Then his eye fell upon it—the music roll that had slipped quietly to the floor when her eager hand had lifted itself to touch the butterfly, opening and closing his great wings in the fig-box. He crossed to it and lifted it almost reverently, brushing a breath of dust from its leather sides.... He bent closer to it, staring at a little silver plate that swung from the strap. He carried it to the window, rubbing it on the worn black sleeve, and bending closer, studying the deep-cut letters. Then he lifted his head. A quick sigh floated from him. Miss Elizabeth Harris, 108 Lake Shore Drive. He knew the place quite well—facing the lake, where the water boomed against the great break-water. He would take it to her—to-morrow—the next day—next week, perhaps.... He wrapped it carefully away and laid it in a drawer to wait. She had asked him to come.
THE GREEK PROFESSOR LAUGHS
To Mrs. Philip Harris, in the big house looking out across the lake, the passing days brought grateful reassurance.... Betty was safe—Miss Stone was well again—and the man had not come.... She breathed more freely as she thought of it. The child had told her that she had asked him. But she had forgotten to give him her address; and it would not do to be mixed up with a person like that—free to come and go as he liked. He was no doubt a worthy man. But Betty was only a child, and too easily enamoured of people she liked. It was strange how deep an impression the man’s words had made on her. Athens and Greece filled her waking moments. Statues and temples—photographs and books of travel loaded the school-room shelves.
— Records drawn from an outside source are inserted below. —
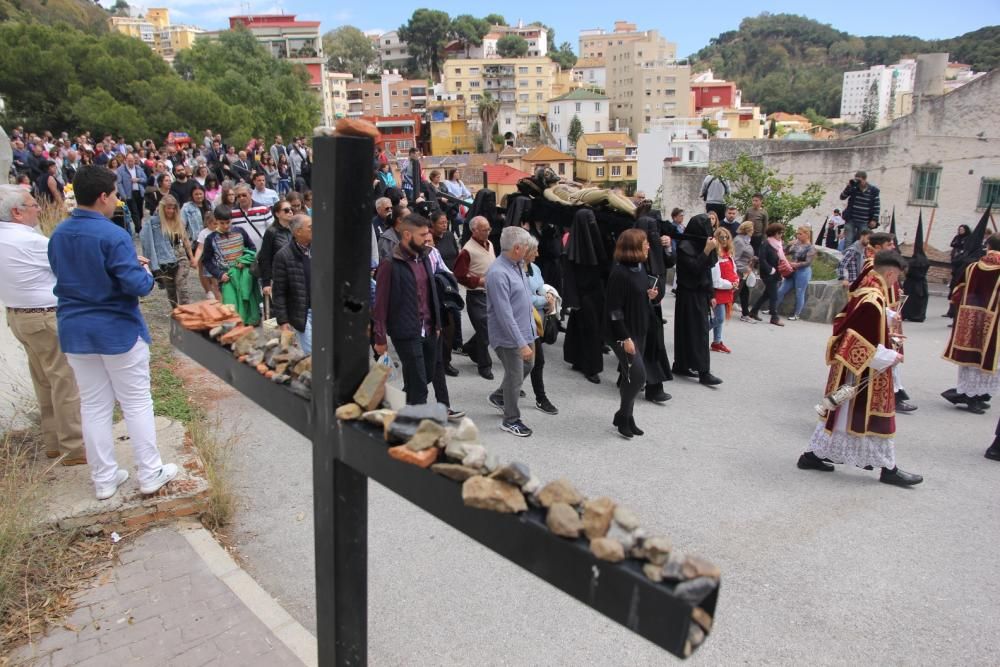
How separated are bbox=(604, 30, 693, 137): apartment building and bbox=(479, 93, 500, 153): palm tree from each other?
20.5 metres

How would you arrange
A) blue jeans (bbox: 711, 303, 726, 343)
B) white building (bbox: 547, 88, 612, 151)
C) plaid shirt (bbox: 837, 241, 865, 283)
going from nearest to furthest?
blue jeans (bbox: 711, 303, 726, 343), plaid shirt (bbox: 837, 241, 865, 283), white building (bbox: 547, 88, 612, 151)

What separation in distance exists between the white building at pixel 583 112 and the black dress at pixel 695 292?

The house reeked with Greek learning. Poor Miss Stone found herself drifting into archaeology; and an exhaustive study of Greek literature, Greek life, Greek art filled her days. The theory of Betty Harris’s education had been elaborately worked out by specialists from earliest babyhood. Certain studies, rigidly prescribed, were to be followed whether she liked them or not—but outside these lines, subjects were to be taken up when she showed an interest in them. There could be no question that the time for the study of Greek history and Greek civilisation had come. Miss Stone laboured early and late. Instruction from the university down the lake was pressed into service.... But out of it all the child seemed, by some kind of precious alchemy, to extract only the best, the vital heart of it.
The instructor in Greek marvelled a little. “She is only a child,” he reported to the head of the department, “and the family are American of the newest type—you know, the Philip Harrises?”
The professor nodded. “I know—hide and hoof a generation back.”
The instructor assented. “But the child is uncanny. She knows more about Greek than—”
“Than I do, I suppose.” The professor smiled indulgently. “She wouldn’t have to know much for that.”